With dry sorbent injection in the duct, upstream of the filters, the additional particulate from the sorbent is captured easily along with the other pollutants. The SO2 removal reaction occurs within the duct prior to the filter and at the filter cake that accumulates on the filters’ surface.
The reaction of the sorbent with the acid gas creates a solid particle that is also captured on the filters along with the unreacted sorbent and the process particulate.
With dry sorbent injection, SO2 removal is typically 90 percent or higher, with removal efficiencies as high as 97 percent. HCl removal is typically 95 percent, and often as high as 99 percent. Temperature range for effective removal is 300°F to 1500°F.

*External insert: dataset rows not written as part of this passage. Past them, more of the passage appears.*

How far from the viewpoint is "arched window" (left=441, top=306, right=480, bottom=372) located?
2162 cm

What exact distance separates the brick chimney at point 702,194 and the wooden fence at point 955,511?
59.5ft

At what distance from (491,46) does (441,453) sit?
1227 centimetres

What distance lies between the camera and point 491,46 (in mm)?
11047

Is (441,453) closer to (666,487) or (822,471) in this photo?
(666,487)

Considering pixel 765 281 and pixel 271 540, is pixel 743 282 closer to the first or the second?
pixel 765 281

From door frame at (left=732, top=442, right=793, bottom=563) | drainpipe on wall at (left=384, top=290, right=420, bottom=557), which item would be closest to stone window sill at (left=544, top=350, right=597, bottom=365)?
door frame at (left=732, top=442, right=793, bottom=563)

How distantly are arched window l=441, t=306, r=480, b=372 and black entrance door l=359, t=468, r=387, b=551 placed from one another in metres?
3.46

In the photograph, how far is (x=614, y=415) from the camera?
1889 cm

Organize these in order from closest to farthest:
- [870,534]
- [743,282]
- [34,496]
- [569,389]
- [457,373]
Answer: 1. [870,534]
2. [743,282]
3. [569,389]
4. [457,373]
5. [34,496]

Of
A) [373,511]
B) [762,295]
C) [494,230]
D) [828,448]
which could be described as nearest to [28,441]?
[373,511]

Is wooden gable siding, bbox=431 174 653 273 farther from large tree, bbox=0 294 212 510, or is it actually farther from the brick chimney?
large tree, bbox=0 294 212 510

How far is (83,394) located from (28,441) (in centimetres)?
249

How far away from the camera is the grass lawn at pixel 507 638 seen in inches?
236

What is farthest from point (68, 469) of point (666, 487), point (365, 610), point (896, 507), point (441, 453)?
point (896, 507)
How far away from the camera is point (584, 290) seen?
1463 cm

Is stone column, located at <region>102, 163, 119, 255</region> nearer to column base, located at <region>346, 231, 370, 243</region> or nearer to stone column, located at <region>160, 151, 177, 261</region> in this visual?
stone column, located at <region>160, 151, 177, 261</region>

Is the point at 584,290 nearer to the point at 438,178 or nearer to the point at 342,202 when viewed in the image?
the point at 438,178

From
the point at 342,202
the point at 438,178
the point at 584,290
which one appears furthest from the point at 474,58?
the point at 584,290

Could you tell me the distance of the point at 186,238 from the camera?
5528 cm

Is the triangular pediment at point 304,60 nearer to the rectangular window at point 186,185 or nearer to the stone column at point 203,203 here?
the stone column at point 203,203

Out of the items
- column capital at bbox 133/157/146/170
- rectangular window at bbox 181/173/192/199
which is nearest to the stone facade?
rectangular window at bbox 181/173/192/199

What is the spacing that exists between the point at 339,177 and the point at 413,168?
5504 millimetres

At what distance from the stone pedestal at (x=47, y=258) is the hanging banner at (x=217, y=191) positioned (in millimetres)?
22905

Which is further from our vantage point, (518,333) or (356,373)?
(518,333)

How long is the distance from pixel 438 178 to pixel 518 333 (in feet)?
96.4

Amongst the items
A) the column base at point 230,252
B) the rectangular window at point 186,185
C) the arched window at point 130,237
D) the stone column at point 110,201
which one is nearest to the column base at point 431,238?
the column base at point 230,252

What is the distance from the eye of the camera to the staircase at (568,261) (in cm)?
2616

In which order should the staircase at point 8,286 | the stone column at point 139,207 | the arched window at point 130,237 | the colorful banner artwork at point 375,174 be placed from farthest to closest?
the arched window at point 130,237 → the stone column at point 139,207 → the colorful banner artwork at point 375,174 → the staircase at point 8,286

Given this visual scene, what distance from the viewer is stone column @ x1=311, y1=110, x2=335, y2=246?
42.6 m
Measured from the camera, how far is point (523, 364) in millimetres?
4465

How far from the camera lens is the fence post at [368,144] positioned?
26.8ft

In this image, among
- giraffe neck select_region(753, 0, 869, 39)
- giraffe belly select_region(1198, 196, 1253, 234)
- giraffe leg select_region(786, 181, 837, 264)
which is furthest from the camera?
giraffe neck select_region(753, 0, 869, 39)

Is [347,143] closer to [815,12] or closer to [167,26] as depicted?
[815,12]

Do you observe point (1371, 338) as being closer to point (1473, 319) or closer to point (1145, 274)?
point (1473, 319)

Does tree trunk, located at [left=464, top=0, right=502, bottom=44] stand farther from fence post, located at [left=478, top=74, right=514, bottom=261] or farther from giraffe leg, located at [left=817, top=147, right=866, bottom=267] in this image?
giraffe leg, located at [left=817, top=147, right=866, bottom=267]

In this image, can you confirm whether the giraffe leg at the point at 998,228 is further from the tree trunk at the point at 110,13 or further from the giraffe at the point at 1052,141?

Dry sorbent injection and new engineered sorbents have revolutionized dry removal of SO2, SO3, HCI and HF. Hydrated lime sorbents are easy to dispose of in landfills because of minimal leaching. High SO2 removal is possible without the cost and complexities of spray-drying or wet waste.
Ceramic filter systems that remove acid gases such as SOx and HCl also capture all PM in the process gas to very low levels. These systems can also be configured to simultaneously remove NOx, dioxins, O-HAPs, and mercury.
The ceramic surface provides a stable foundation for the sorbent cake for maximum SO2 removal.